| Listed records |
'''

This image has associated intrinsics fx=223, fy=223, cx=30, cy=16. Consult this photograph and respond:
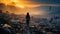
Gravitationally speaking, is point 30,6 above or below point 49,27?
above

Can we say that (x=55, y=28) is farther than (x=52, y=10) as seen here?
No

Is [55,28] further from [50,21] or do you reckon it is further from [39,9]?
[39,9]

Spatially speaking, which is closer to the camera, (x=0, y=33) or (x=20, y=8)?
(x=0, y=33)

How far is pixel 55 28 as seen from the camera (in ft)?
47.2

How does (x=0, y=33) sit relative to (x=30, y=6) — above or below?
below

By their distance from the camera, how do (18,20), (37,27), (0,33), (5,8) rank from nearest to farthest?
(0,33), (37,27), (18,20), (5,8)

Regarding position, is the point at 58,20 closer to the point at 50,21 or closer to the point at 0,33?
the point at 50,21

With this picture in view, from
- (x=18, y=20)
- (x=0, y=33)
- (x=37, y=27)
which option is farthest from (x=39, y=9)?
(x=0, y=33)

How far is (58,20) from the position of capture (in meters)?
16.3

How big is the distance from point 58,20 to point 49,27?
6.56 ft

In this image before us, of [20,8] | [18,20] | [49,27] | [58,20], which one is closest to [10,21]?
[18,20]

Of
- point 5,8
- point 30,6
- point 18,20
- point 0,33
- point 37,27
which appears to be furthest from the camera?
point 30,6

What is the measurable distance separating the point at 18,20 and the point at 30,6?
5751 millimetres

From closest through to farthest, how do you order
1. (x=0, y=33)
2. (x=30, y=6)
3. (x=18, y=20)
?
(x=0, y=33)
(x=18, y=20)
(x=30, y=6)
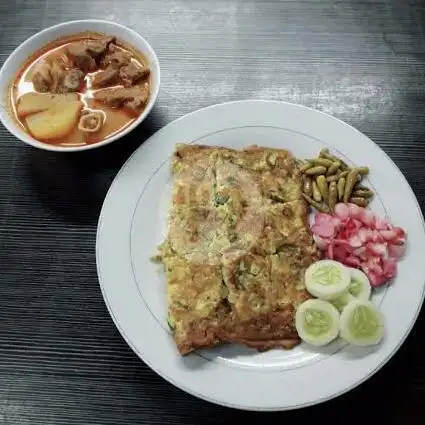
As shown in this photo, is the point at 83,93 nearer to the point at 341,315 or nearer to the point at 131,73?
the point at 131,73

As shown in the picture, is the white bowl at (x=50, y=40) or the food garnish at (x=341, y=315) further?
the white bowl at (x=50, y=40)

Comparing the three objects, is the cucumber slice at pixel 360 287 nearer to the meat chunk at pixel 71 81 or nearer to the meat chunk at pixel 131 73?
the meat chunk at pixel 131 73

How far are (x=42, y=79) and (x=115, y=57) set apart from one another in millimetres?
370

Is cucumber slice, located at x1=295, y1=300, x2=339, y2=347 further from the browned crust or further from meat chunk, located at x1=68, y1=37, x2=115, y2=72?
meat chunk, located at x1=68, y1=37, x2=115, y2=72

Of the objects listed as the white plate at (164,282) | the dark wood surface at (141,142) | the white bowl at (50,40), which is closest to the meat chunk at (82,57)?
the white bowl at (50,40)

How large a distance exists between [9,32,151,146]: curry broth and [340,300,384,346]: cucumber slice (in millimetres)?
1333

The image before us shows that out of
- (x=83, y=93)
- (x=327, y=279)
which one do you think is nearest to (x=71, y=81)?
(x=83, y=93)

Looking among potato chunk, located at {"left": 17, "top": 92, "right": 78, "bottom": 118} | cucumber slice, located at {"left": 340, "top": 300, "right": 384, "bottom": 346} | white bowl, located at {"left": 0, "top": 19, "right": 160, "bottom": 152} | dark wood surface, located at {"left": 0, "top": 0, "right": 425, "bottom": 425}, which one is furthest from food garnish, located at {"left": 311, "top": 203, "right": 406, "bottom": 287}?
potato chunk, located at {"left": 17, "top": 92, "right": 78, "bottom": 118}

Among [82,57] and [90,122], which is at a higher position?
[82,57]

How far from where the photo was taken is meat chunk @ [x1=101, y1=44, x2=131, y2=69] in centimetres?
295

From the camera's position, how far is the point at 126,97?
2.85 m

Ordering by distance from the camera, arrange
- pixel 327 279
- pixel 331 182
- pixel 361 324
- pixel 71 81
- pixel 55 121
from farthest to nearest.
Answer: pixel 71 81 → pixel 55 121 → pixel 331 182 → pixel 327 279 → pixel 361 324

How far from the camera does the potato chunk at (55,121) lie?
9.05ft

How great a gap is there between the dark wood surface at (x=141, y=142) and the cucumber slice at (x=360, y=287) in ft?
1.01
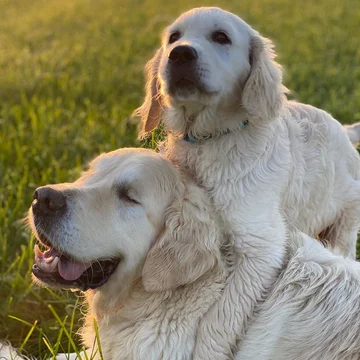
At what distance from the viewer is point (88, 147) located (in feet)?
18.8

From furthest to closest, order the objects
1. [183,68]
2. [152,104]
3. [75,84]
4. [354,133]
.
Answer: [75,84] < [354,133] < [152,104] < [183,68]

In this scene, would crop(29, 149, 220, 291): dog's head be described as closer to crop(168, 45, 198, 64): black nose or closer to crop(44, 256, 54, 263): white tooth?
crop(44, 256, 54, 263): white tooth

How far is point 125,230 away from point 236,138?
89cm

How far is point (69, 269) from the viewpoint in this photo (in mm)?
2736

'''
'''

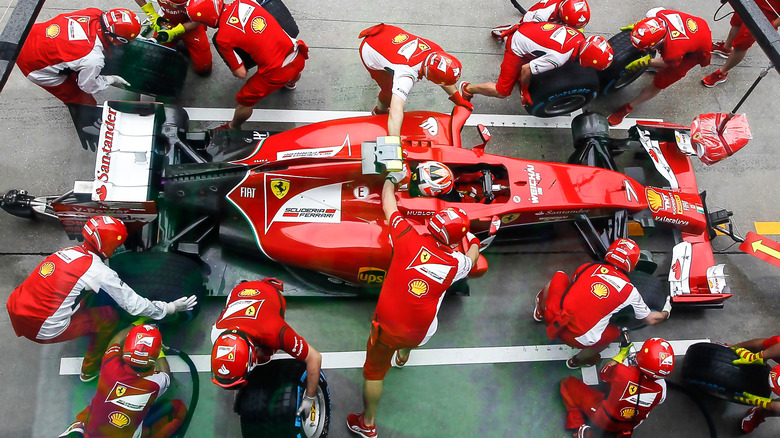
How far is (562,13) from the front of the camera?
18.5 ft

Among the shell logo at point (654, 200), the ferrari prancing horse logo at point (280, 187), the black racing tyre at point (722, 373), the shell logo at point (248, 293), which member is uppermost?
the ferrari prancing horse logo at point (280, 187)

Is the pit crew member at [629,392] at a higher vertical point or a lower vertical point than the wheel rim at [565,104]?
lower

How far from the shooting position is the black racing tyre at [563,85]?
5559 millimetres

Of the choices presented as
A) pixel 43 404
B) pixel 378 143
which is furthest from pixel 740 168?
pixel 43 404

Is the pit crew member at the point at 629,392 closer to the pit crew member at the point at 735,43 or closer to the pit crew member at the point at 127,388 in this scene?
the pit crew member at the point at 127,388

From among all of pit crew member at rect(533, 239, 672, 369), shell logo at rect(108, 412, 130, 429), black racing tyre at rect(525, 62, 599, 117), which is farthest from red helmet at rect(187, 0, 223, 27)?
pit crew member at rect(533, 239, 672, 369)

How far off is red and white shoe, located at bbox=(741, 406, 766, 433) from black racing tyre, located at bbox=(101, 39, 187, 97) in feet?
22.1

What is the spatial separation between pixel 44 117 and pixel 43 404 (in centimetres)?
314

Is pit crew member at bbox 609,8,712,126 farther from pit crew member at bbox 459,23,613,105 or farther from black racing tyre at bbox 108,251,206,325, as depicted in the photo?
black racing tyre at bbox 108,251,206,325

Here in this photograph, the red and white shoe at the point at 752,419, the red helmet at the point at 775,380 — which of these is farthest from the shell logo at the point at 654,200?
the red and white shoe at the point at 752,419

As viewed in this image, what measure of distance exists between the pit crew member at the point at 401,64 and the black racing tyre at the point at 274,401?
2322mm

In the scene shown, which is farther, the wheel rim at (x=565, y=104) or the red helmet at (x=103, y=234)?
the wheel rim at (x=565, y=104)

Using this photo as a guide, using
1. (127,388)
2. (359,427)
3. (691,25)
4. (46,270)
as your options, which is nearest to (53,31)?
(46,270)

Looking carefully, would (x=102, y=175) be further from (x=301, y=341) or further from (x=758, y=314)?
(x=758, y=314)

'''

| Instruction |
Gather every line in the rows above that contains the word "shown".

| Response below |
As shown in this photo, is the point at 83,93 nearer to the point at 341,315 or nearer to the point at 131,73?
As shown in the picture, is the white bowl at (x=50, y=40) or the food garnish at (x=341, y=315) further?
In the scene shown, which is farther, the wheel rim at (x=565, y=104) or the red helmet at (x=103, y=234)?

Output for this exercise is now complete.